An mCherry biolaser based on microbubble cavity with ultra-low threshold

TL;DR

This paper reports a highly stable mCherry fluorescent protein laser using a microbubble cavity, achieving the highest quality factor among FP lasers and an ultra-low threshold, with potential biomedical sensing applications.

Contribution

Introduces a novel mCherry biolaser with a microbubble cavity achieving record-high Q factor and lowest threshold, enhancing stability and sensing capabilities in biomedical fields.

Findings

Achieved a Q factor of 10^8 in the mCherry biolaser.

Established an ultra-low lasing threshold of 286 fJ.

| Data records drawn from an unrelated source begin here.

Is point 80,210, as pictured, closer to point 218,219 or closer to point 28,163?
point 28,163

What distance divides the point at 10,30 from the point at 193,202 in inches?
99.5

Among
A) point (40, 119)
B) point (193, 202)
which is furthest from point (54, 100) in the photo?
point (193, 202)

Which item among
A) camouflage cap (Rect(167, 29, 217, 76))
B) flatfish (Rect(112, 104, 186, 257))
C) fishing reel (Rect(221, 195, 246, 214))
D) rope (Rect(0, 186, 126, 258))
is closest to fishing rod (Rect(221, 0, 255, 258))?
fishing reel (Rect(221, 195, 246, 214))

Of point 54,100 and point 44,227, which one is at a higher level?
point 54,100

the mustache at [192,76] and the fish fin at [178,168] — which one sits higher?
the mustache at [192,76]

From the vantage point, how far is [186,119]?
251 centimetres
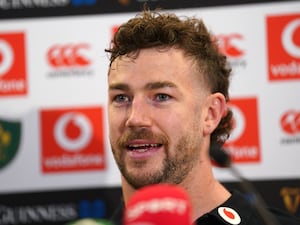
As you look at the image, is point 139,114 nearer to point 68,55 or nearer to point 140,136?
point 140,136

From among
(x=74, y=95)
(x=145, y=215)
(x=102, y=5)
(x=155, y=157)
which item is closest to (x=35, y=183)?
(x=74, y=95)

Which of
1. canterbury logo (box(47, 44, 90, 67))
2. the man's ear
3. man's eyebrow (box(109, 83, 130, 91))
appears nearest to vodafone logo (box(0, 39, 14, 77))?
canterbury logo (box(47, 44, 90, 67))

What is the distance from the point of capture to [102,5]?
2123mm

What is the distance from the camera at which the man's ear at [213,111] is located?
1573 mm

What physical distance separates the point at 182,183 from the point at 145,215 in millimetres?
770

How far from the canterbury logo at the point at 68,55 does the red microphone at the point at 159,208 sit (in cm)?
133

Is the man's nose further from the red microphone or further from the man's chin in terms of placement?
the red microphone

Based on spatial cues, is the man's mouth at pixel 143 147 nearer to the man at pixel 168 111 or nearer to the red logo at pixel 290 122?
the man at pixel 168 111

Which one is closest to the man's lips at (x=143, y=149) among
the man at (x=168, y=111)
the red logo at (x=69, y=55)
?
the man at (x=168, y=111)

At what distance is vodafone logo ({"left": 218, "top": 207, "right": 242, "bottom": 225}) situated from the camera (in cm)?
148

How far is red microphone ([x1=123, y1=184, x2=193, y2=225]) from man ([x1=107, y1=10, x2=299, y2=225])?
2.00 ft

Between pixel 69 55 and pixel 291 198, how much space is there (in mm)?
901

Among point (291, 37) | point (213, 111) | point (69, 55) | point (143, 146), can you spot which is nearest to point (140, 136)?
point (143, 146)

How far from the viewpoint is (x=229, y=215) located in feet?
4.91
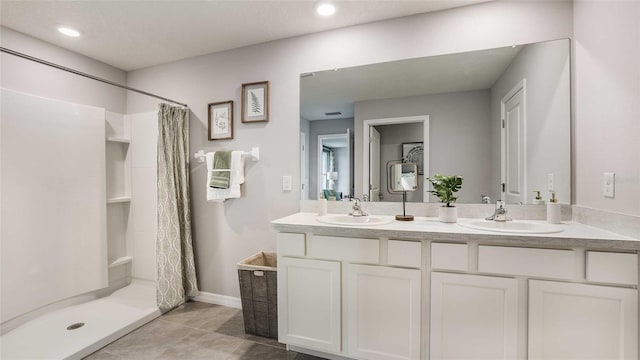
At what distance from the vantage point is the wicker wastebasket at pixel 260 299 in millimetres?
2035

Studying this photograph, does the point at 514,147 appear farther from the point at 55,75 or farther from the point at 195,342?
the point at 55,75

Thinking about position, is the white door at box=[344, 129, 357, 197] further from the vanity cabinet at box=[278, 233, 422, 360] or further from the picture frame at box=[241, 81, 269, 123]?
the picture frame at box=[241, 81, 269, 123]

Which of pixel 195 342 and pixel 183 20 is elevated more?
pixel 183 20

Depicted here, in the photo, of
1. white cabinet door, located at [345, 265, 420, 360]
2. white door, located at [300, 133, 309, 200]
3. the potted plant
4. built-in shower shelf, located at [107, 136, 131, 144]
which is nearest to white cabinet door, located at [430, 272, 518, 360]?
white cabinet door, located at [345, 265, 420, 360]

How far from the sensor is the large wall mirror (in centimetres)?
179

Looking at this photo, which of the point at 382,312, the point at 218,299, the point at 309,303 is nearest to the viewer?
the point at 382,312

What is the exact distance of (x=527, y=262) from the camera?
1.36m

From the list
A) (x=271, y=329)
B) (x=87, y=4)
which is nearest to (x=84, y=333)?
(x=271, y=329)

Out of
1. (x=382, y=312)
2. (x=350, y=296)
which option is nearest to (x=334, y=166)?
(x=350, y=296)

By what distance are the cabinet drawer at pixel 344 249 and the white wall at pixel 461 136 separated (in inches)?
Result: 25.8

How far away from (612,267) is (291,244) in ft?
5.07

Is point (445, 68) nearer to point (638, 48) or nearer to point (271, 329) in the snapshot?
point (638, 48)

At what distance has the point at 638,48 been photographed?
48.7 inches

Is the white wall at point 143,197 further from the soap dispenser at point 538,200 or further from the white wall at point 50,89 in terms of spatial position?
the soap dispenser at point 538,200
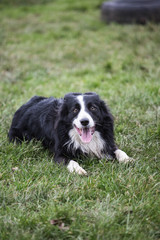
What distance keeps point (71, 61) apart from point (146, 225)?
21.0ft

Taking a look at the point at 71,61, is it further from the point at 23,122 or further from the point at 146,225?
the point at 146,225

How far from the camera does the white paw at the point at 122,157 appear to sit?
3.68m

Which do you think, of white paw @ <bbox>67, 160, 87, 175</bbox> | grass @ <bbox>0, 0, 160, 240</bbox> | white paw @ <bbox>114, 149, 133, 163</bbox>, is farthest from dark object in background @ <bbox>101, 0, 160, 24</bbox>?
white paw @ <bbox>67, 160, 87, 175</bbox>

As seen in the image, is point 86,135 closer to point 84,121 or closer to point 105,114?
point 84,121

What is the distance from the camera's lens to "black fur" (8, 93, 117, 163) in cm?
384

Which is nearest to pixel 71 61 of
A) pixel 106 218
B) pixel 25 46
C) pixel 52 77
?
pixel 52 77

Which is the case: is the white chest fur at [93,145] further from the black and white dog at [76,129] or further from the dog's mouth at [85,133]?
the dog's mouth at [85,133]

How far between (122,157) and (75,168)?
641 mm

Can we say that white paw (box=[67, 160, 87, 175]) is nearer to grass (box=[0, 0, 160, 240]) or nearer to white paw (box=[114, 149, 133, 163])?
grass (box=[0, 0, 160, 240])

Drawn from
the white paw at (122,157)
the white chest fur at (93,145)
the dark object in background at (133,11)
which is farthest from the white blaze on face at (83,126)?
the dark object in background at (133,11)

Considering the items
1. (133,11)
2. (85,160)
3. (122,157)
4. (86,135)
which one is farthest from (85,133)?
(133,11)

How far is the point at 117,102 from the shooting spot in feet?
18.6

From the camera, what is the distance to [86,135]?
→ 3.72 meters

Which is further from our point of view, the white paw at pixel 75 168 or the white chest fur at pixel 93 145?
the white chest fur at pixel 93 145
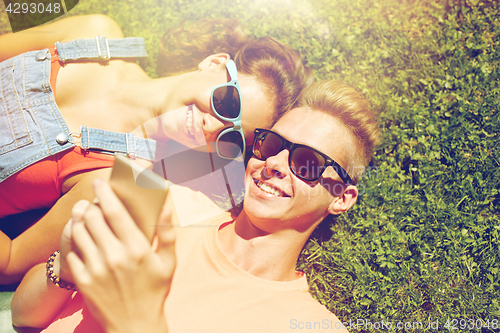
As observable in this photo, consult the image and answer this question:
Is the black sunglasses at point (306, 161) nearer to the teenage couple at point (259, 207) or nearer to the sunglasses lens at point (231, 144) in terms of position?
the teenage couple at point (259, 207)

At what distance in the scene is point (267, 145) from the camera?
2.61m

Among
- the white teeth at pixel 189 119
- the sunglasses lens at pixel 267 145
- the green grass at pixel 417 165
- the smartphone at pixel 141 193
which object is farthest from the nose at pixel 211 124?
the green grass at pixel 417 165

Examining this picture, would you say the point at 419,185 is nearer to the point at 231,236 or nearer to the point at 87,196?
the point at 231,236

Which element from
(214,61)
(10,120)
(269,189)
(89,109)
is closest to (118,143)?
(89,109)

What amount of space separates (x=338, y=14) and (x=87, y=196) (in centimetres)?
A: 343

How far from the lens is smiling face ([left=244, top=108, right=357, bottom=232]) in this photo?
2.49 m

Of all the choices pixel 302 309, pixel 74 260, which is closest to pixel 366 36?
pixel 302 309

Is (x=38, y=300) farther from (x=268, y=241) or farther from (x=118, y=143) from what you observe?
(x=268, y=241)

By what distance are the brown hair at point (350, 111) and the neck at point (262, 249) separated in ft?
2.75

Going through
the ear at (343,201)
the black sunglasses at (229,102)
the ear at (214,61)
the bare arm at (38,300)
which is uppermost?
the ear at (214,61)

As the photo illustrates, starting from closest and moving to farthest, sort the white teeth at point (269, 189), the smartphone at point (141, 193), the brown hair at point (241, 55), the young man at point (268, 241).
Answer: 1. the smartphone at point (141, 193)
2. the young man at point (268, 241)
3. the white teeth at point (269, 189)
4. the brown hair at point (241, 55)

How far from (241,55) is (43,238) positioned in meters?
2.45

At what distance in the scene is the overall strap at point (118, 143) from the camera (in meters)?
2.66

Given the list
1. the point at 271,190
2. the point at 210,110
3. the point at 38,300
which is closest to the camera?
the point at 38,300
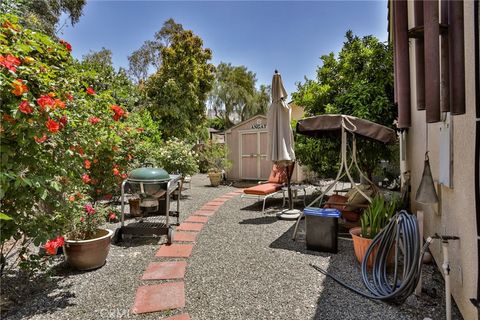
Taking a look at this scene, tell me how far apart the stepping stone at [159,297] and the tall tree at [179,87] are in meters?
10.5

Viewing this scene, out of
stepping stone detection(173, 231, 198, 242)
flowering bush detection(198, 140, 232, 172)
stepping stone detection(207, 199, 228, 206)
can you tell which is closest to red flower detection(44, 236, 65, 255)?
stepping stone detection(173, 231, 198, 242)

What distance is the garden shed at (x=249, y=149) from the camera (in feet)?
41.6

Demonstrated stability across wide pH range and resistance to photobleaching.

Abstract

Biolasers show considerable potential in the biomedical field. Fluorescent protein (FP) is a type of biomaterial with good luminescence efficiency that can be used as the luminescent gain medium in biolasers. Due to the higher cell/tissue permeability, lower cell phototoxicity, and relatively less background fluorescence than other fluorescent proteins, the red fluorescent protein is more suitable in biological applications. MCherry is the most extensively used high-quality red fluorescent protein because of its short maturation time and stable luminescence properties. In this study, using mCherry and microbubble cavity, we realize a highly stable mCherry fluorescent protein laser. The laser resonator achieves a quality factor of 10^8, which is the highest Q factor among the currently available FP lasers. Moreover, this laser exhibits low threshold of 286 fJ, which can effectively protect the luminescent material from being damaged by pump light. Such a threshold is the lowest in the FP lasers as per our knowledge. The prepared laser shows excellent stability in a wide pH range with good photobleaching resistance and can be stored at 4 degree for nearly a month. Also, the laser can serve as a high-sensitivity molecular concentration detector with mCherry as biomarker, owing to its lasing threshold behavior.